Man, 25 juil 2026 (AIP)-Les autorités administratives, sanitaires et policières ont lancé dans la soirée du vendredi 24 juillet 2026 à Man, la phase de répression de l’interdiction de fumer dans les lieux publics et les transports en commun, à l’issue de plusieurs campagnes de sensibilisation menées dans le cadre du Programme national de lutte contre le tabagisme, l’alcoolisme, la toxicomanie et les autres addictions (PNLTA).
La cérémonie de lancement s’est tenue à la préfecture de police de Man sous la présidence du sous-préfet de Man, Yocoli Vincent, représentant le préfet de la région du Tonkpi, préfet du département de Man, avant une opération de contrôle dans plusieurs espaces de loisirs et de restauration de la ville.
« Au nom du préfet de la région du Tonkpi, préfet du département de Man, j’ai l’insigne honneur de procéder au lancement de cette phase de sensibilisation, mais surtout de répression de la mesure d’interdiction de fumer dans les lieux publics et les transports en commun », a déclaré M. Yocoli.
Il a appelé les services impliqués dans cette opération à veiller à l’application de la réglementation. « Il faut sensibiliser, c’est la phase préventive, mais en même temps aussi il faut réprimer lorsque les populations font l’effort de ne pas respecter les mesures édictées par le gouvernement pour leur propre bien », a-t-il indiqué, ajoutant que tous les contrevenants doivent être mis devant leurs responsabilités par l’application rigoureuse de la loi.
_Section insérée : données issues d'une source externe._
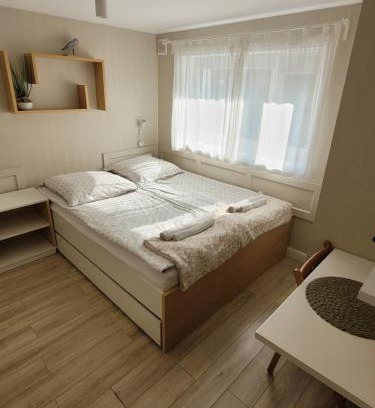 Mielno Maison | Corner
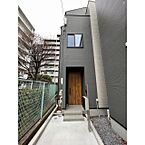 東京都足立区中川4丁目10-3：物件画像／大東建託リーシング株式会社　池袋東口店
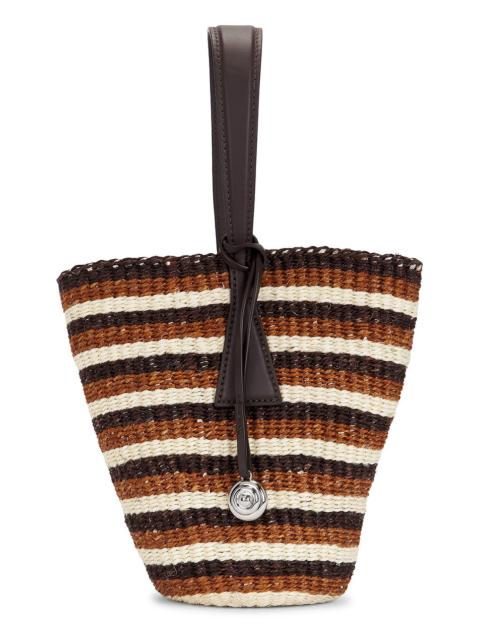 Liffner Single Handle Basket Bag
Selon l’économiste de la santé chargée de l’application de l’interdiction de fumer dans les lieux publics au PNLTA, Konan Elodie, cette action découle du décret pris en 2012 pour protéger les populations contre l’exposition à la fumée du tabac et révisé en 2025 pour prendre en compte les nouveaux produits du tabac.
« Désormais, il est interdit de fumer en plus de la cigarette tous les nouveaux produits du tabac dans les lieux publics. Et aussi il est interdit d’aménager un espace fumeur dans tous les lieux publics », a-t-elle rappelé.
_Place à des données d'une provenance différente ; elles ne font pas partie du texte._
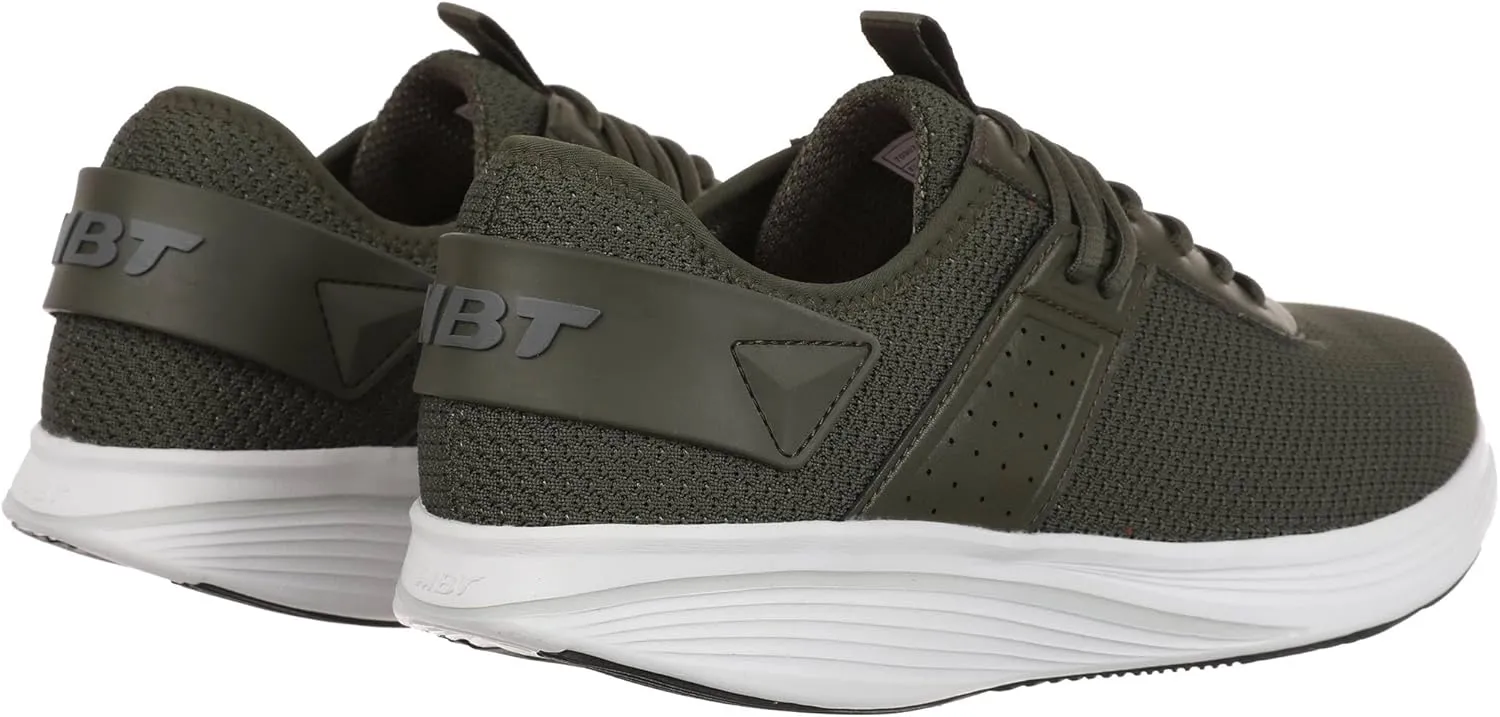 MBT Myto Active Fitness Walking Shoes in Navy for Women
Elle a précisé que cette campagne se déroule simultanément dans plusieurs villes du pays, notamment Abidjan, Yamoussoukro, Korhogo et Bouaké.
Au cours de la soirée du vendredi, les équipes composées d’agents de santé et de policiers ont visité plusieurs maquis, bars, restaurants et autres lieux de rassemblement au centre-ville de Man ainsi que dans les quartiers Doytagouiné 1, Gbêpleu, Domoraud, Sari et Grand Gbapleu.
Les contrôles ont permis de constater plusieurs cas de non-respect de la réglementation. Des affiches du PNLTA interdisant la fumée dans les lieux publics ont été apposées dans des établissements qui n’en disposaient pas, tandis que quelques chichas ont été saisies au cours de l’opération.
Les agents ont également relevé plusieurs cas de récidive dans des espaces déjà visités lors de précédentes missions. Dans certains établissements, les affiches de sensibilisation installées auparavant avaient été retirées ou déchirées.
« Malgré toutes nos campagnes de sensibilisation, les affiches que nous avons apposées, ils se permettent de les retirer », a déploré Mme Konan.

Face à ces constats, elle a annoncé le renforcement des mesures de contrôle et de sanction. « La police désormais va passer à la phase répressive. Donc si on trouve un espace où tous les clients sont en train de consommer les produits du tabac, quel qu’en soit la qualité du produit, le tenancier sera sanctionné et donc, il y aura des saisies », a-t-elle averti.
Les propriétaires et gérants des établissements concernés ont été mis en demeure de faire respecter l’interdiction de fumer dans leurs espaces. En cas de récidive, des mesures pouvant conduire à l’interpellation des responsables et à la fermeture des lieux sont envisagées.
Mme Konan a par ailleurs invité les jeunes à renoncer à la consommation de chicha et de cigarettes électroniques.
Cette opération s’inscrit dans la continuité des actions menées à Man depuis février 2025 pour renforcer l’application de l’interdiction de fumer dans les lieux publics. À cette occasion, les autorités avaient rappelé aux responsables des établissements recevant du public leur obligation d’informer leur clientèle de cette interdiction.
Selon les résultats de l’Enquête démographique et de santé de 2021, le taux de consommation du tabac à Man est de 16 %, contre 12 % au niveau national. En Côte d’Ivoire, le tabagisme est responsable de plus de 5 000 décès chaque année, rappele-t-on.